There is a potential correlation between factors that affect a woman’s fertility and her risk for developing heart disease.
According to information provided by the Centers for Disease Control and Prevention, heart disease is the leading cause of death for women. In fact, cardiovascular disease (CVD) accounts for about 25 percent of deaths in women in the United States. While it might seem odd that researchers are looking for a link between fertility difficulties and CVD risks, it appears that there might be a possible connection between the two.
What is the Link between Risk Factors for CVD and Fertility?
It is a well-known fact that high cholesterol is a risk factor for CVD. According to a research study completed by the National Institutes of Health, high fat levels in the blood may also increase the risk of infertility in women. In addition to having high levels of lipids, many of the women participating in the study who had difficulty becoming pregnant also had additional risk factors for CVD, including:
- Overweight or obesity
Polycystic ovarian syndrome, also known as PCOS, may reduce a woman’s ability to become pregnant. Those with this condition often develop complications, such as high cholesterol, high blood pressure and diabetes, which are also known risk factors for heart disease.

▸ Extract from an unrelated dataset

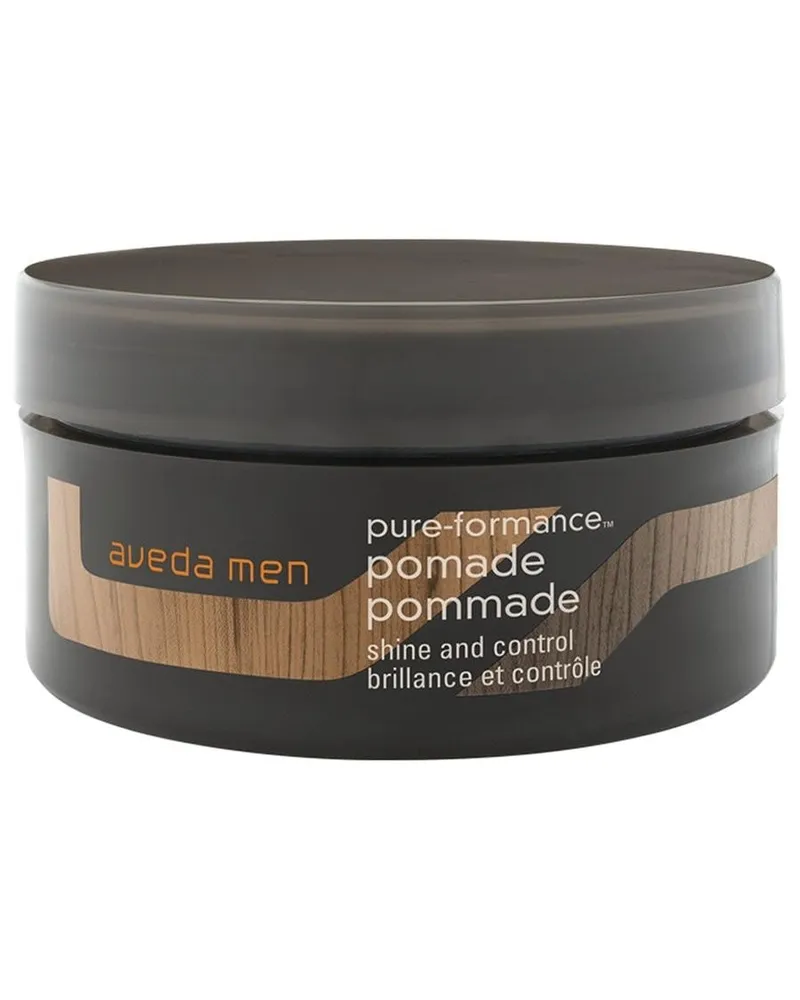 Aveda Men Pure-Formance Pomade Haarwachs 75 ml 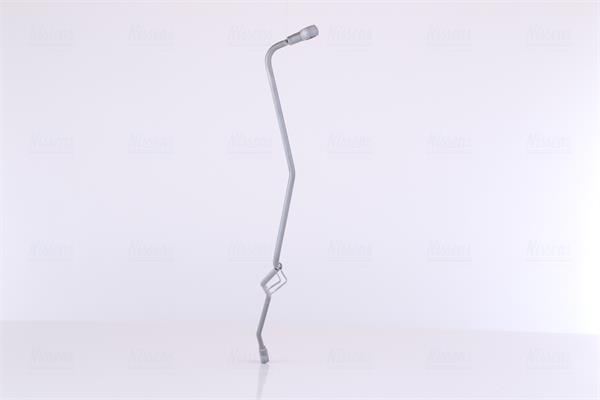 Conduite d'huile, Turbocompresseur (Conduit d'huile, turbo) NISSENS ref. 935225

The NIH study also found that those who also had risks that could lead to the development of CVD were more likely to turn to fertility treatments in an effort to conceive. Some research has shown that unsuccessful attempts at conception through the use of fertility treatments might increase the risk of CVD by around 19 percent. While this may seem significant, there has been no information to show that the fertility treatments in any way cause the CVD.
Does Infertility Lead to an Increased Risk of Heart Disease?

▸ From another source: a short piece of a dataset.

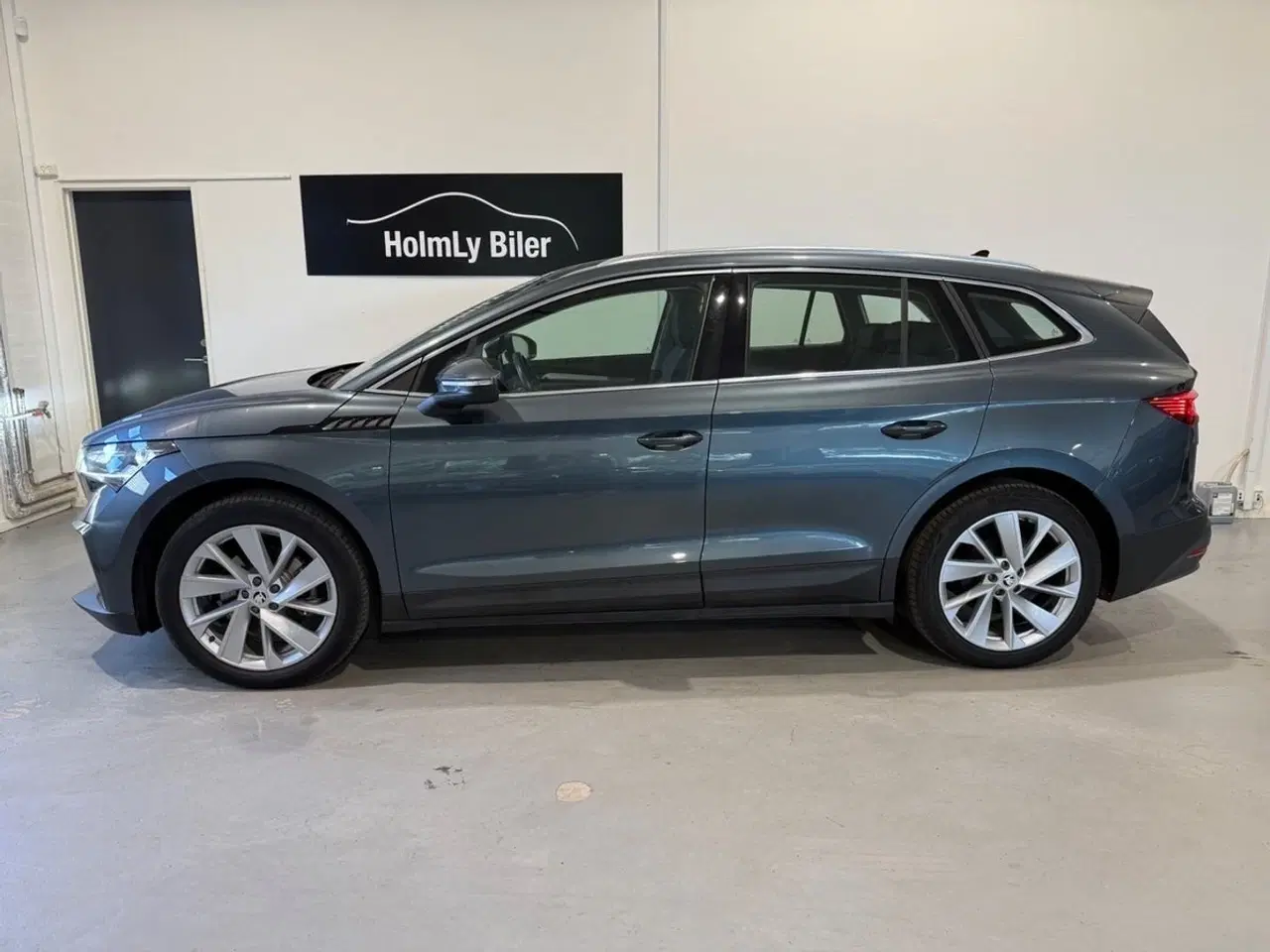 Billede 5 - Skoda Enyaq 80 iV Loft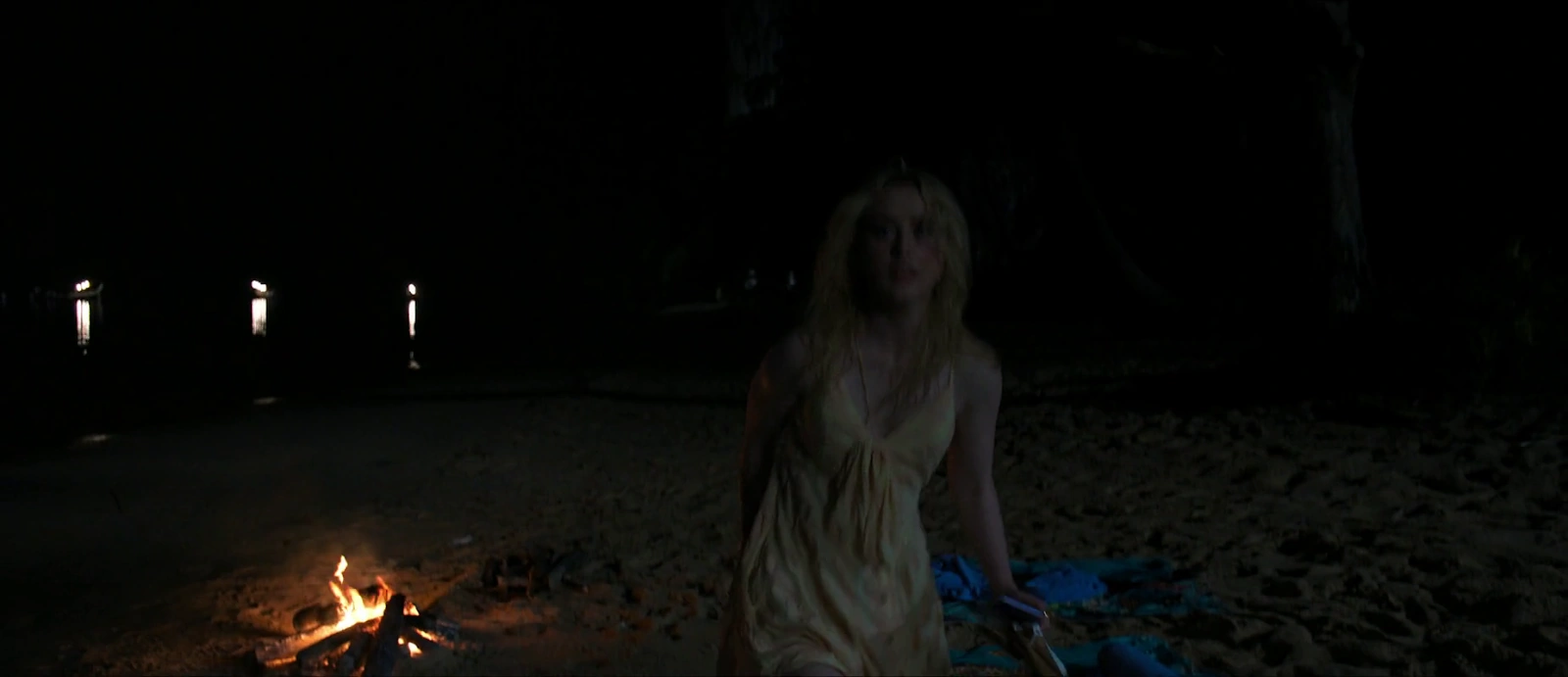The Devil's Mouth screenshot 5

Some studies might lead one to believe that if a woman has fertility problems, she may be at an increased risk for CVD later in life. While there certainly does appear to be a correlation between women’s fertility and the risk factors for CVD, this does not necessarily mean that either one of these health conditions is the actual cause of the other. In fact, as of yet, no causation has been proven between the two conditions.
Perhaps a woman’s ability to conceive early in life can be a predictor of her chances of developing CVD later in life. More likely, though, the same health factors that lead to infertility are the ones also putting women at risk for CVD.
What Can Women Do?
If a woman is having difficulty becoming pregnant, she should consult with her OB/GYN or a fertility specialist to rule out conditions such as PCOS, which could increase the risk of CVD and infertility. A proper nutrition and an exercise plan might be a good way to reduce blood sugar and blood lipids while maintaining a healthy body weight and a strong heart. Before receiving fertility treatments, women may wish to make sure that they address any potential CVD risk factors to prevent any potential issues later.